_SHORT PROBLEM_
Rewrite every line of the data below, swapping "damaged or defective" for "broken or faulty" wherever it appears and leaving everything else untouched.

_SUPPLIED MATERIAL_
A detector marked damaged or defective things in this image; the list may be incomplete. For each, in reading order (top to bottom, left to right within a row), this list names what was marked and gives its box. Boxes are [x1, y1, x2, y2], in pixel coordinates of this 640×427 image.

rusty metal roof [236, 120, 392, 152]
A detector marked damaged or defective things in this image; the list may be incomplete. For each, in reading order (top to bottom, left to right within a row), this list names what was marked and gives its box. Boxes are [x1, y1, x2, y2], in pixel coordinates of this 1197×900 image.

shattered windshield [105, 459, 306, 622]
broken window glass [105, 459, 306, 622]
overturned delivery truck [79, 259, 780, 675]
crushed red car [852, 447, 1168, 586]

_COMPLETED TASK_
A detector marked broken or faulty things in this image; the list may be incomplete. For each, in reading order (top to bottom, left to right within a row), this list names what was marked and gives its box. Boxes are [x1, y1, x2, y2], in pixel coordinates of this 640×427 image.

rusty metal roof [236, 120, 392, 152]
A detector marked broken or faulty things in this image; the list may be incomplete. For each, in reading order (top to bottom, left to right within a row), this list names what was marked and gives its box. Boxes are [x1, y1, x2, y2], in pixel coordinates of this 1197×900 image.

shattered windshield [105, 459, 306, 622]
broken window glass [105, 459, 306, 622]
overturned delivery truck [79, 259, 780, 675]
crushed red car [852, 447, 1168, 586]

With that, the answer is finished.